==== Input for this task ====

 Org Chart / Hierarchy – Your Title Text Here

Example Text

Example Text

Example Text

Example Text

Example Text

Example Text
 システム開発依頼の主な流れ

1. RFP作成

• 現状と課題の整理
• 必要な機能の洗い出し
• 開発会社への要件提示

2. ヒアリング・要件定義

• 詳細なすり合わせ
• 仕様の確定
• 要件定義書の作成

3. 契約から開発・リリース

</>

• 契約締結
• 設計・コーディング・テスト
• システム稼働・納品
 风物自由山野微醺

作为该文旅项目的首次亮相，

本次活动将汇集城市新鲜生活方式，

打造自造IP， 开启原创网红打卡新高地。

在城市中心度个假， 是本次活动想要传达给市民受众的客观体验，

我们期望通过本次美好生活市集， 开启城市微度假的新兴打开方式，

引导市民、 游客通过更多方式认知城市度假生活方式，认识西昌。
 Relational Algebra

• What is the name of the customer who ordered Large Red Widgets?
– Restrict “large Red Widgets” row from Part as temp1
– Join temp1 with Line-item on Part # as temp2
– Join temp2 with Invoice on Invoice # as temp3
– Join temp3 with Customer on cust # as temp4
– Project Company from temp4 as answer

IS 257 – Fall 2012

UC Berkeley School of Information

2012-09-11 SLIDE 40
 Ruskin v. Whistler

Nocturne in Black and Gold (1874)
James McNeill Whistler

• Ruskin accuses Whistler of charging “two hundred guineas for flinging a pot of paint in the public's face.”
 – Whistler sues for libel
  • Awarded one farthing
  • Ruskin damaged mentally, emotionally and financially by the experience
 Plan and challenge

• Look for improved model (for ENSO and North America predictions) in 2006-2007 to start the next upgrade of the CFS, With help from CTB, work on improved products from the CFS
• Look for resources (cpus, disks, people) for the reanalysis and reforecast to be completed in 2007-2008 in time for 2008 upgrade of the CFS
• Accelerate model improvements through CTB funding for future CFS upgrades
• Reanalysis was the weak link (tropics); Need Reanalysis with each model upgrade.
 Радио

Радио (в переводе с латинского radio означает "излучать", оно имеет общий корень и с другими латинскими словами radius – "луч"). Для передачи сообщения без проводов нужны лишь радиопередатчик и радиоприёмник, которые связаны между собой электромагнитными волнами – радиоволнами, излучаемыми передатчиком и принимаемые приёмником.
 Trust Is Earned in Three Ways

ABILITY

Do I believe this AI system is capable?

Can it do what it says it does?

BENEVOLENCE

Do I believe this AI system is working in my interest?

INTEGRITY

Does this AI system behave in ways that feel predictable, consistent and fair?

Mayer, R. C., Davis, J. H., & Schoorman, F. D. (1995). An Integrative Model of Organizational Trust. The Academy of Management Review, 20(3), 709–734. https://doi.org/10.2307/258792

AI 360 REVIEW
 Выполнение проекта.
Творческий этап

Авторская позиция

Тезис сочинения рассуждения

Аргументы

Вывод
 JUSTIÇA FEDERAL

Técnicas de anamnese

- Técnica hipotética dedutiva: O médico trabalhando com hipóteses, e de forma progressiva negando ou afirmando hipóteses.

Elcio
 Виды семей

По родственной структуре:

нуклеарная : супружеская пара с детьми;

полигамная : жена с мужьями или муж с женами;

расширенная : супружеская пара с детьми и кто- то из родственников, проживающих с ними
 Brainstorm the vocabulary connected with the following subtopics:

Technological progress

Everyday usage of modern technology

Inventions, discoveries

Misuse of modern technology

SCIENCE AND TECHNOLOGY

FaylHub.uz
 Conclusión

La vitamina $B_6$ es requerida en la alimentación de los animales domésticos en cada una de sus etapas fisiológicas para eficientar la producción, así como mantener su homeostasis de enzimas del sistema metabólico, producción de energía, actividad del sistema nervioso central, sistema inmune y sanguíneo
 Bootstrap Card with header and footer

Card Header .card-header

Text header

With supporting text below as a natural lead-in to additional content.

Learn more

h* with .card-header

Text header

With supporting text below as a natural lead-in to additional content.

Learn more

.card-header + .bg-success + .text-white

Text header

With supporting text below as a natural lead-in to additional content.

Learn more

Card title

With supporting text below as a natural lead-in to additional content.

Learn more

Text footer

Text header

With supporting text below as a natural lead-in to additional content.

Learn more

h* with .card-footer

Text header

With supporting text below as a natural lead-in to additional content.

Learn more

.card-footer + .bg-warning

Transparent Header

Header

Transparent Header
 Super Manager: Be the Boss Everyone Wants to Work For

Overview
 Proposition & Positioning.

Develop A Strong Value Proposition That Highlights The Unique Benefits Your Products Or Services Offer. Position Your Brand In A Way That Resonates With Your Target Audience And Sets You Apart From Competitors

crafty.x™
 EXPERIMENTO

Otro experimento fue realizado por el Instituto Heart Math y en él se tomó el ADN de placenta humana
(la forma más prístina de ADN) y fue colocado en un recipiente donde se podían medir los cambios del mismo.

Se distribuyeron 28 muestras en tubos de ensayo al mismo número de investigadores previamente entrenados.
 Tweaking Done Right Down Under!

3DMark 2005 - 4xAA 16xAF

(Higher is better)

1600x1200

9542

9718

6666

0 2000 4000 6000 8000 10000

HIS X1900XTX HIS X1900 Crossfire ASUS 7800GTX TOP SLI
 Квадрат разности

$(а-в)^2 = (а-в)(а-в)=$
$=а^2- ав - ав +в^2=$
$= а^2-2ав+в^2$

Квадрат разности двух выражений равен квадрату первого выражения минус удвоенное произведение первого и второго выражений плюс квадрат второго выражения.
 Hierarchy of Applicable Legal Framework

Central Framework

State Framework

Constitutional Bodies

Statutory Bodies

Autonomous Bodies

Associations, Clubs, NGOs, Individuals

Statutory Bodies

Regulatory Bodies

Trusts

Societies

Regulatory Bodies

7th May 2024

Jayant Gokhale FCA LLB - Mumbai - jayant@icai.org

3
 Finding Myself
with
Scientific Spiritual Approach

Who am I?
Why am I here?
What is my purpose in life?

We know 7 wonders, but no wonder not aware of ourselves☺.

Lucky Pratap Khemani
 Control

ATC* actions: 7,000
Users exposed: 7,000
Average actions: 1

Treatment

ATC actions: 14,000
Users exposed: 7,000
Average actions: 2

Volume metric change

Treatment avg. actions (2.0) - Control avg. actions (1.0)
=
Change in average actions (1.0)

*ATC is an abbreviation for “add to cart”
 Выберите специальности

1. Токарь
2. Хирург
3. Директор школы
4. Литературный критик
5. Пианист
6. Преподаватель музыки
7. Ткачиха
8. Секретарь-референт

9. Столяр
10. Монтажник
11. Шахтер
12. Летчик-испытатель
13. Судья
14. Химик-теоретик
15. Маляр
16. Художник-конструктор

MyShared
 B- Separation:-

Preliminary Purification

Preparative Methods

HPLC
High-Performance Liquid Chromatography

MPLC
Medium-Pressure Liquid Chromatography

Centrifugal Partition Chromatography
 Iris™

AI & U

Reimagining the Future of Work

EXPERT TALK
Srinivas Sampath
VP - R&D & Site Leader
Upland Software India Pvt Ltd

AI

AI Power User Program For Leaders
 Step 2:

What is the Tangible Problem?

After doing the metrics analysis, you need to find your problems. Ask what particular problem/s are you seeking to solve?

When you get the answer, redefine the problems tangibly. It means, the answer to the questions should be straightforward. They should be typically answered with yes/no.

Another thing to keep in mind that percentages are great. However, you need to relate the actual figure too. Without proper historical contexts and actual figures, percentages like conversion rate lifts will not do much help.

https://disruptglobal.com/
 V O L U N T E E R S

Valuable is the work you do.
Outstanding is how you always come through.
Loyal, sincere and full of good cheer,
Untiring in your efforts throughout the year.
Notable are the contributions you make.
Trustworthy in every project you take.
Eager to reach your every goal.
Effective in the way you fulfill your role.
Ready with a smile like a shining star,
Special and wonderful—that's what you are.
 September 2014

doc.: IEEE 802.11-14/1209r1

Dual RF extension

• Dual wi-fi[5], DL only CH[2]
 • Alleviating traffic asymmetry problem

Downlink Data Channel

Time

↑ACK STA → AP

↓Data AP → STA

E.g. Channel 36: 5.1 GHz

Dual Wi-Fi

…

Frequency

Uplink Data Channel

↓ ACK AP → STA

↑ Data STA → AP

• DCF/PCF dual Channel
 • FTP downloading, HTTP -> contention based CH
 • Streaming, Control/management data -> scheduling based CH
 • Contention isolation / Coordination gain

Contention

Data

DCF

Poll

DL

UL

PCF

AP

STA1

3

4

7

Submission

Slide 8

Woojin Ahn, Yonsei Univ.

====

Set down, exactly as they appear above, all lines from the one that has "4. Литературный критик" down to the one that has "VP - R&D & Site Leader", including those two and no others.

4. Литературный критик
5. Пианист
6. Преподаватель музыки
7. Ткачиха
8. Секретарь-референт

9. Столяр
10. Монтажник
11. Шахтер
12. Летчик-испытатель
13. Судья
14. Химик-теоретик
15. Маляр
16. Художник-конструктор

MyShared
 B- Separation:-

Preliminary Purification

Preparative Methods

HPLC
High-Performance Liquid Chromatography

MPLC
Medium-Pressure Liquid Chromatography

Centrifugal Partition Chromatography
 Iris™

AI & U

Reimagining the Future of Work

EXPERT TALK
Srinivas Sampath
VP - R&D & Site Leader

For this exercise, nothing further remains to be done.